▶ WRITTEN EXERCISE:
Update the lines that begin at the one containing "Within this displayed" and stop after the one containing "0.20 meters" by swapping "distance of separation" for "gap" and keeping the rest identical. Return only those lines.

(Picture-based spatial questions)
┄┄┄┄┄┄┄┄┄┄

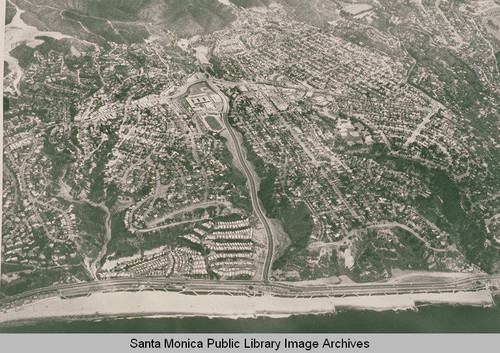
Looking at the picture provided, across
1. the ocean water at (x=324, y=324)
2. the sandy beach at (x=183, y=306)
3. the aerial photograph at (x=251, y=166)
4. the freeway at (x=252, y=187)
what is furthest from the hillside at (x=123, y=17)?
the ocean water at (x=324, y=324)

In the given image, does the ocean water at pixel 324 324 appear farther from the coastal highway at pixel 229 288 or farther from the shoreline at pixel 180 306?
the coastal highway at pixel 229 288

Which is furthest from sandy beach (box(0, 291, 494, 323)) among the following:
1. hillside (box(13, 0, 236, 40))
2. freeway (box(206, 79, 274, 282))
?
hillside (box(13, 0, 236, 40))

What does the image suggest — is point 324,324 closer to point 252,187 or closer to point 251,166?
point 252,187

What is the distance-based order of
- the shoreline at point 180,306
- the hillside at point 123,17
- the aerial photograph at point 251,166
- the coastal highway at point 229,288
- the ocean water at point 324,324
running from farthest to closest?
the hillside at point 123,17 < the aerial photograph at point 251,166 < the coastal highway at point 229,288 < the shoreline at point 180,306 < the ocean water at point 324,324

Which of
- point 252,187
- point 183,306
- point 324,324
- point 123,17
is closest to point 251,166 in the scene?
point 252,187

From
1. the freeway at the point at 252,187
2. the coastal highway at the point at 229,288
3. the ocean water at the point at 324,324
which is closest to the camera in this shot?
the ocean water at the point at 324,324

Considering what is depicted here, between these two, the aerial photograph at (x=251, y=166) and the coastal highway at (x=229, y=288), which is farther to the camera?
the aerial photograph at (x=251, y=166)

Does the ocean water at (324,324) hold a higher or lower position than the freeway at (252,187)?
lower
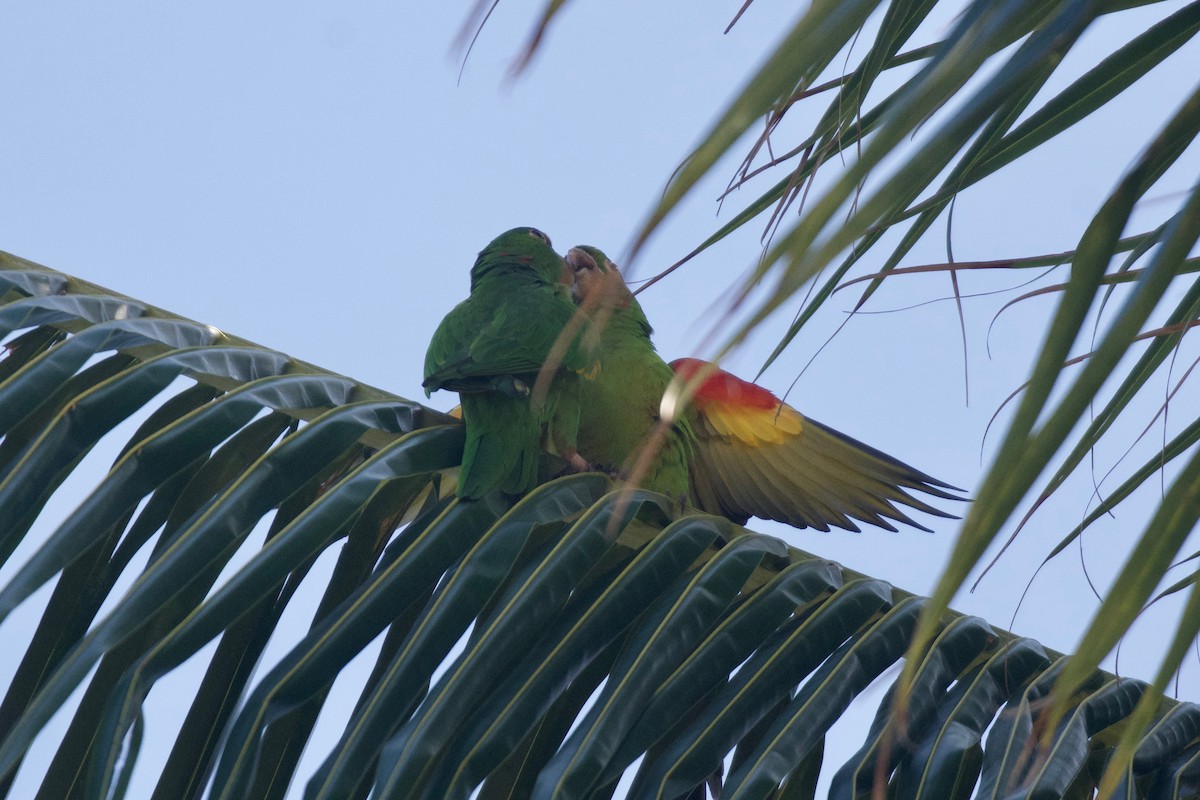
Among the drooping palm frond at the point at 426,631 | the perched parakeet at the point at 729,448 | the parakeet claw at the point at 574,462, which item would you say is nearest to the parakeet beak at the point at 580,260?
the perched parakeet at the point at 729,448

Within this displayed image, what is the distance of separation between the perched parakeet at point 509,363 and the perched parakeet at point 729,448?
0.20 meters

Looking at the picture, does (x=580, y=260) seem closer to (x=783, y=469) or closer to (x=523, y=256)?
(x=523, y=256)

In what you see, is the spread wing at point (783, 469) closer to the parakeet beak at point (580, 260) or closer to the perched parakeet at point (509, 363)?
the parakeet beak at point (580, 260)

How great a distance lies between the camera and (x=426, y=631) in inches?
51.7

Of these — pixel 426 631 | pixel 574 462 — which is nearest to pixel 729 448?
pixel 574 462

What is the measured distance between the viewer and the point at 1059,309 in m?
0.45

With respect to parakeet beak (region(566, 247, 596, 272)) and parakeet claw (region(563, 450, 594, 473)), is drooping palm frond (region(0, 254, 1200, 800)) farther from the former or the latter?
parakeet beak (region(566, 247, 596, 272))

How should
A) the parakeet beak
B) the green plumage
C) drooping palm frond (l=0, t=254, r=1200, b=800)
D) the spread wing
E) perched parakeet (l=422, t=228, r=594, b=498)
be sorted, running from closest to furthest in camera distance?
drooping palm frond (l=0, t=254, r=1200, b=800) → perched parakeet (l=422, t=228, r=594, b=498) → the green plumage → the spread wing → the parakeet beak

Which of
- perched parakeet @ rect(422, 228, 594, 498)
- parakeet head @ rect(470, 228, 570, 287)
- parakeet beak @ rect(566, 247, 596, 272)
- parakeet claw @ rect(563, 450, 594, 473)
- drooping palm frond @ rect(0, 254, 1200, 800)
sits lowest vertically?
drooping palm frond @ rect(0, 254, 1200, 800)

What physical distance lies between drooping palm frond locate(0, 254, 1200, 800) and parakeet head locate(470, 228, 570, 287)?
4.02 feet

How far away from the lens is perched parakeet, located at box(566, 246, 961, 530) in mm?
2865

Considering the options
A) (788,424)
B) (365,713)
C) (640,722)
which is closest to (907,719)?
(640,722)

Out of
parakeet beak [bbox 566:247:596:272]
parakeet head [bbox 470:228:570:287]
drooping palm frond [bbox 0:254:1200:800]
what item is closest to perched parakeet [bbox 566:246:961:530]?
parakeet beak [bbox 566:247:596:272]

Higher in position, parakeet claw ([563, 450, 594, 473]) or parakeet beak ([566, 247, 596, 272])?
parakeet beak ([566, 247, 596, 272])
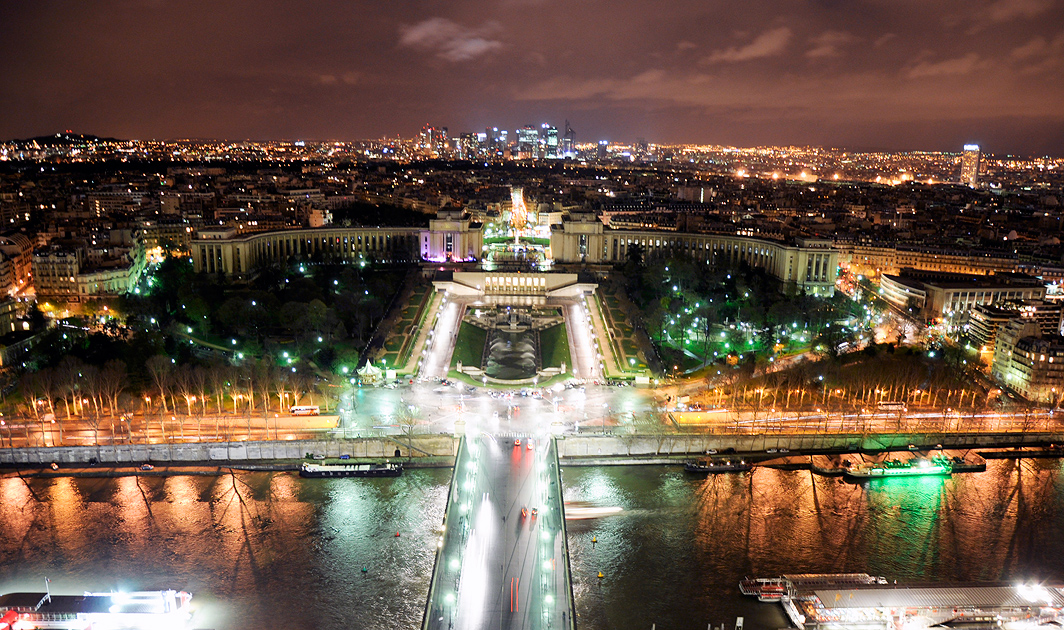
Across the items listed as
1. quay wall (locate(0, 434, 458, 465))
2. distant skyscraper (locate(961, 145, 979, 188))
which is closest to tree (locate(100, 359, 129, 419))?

┄┄┄┄┄┄┄┄┄┄

▶ EXERCISE RESULT:
Within this displayed image, what is the gap between the perched parakeet at point 509,363 and the perched parakeet at point 729,448?
0.20 meters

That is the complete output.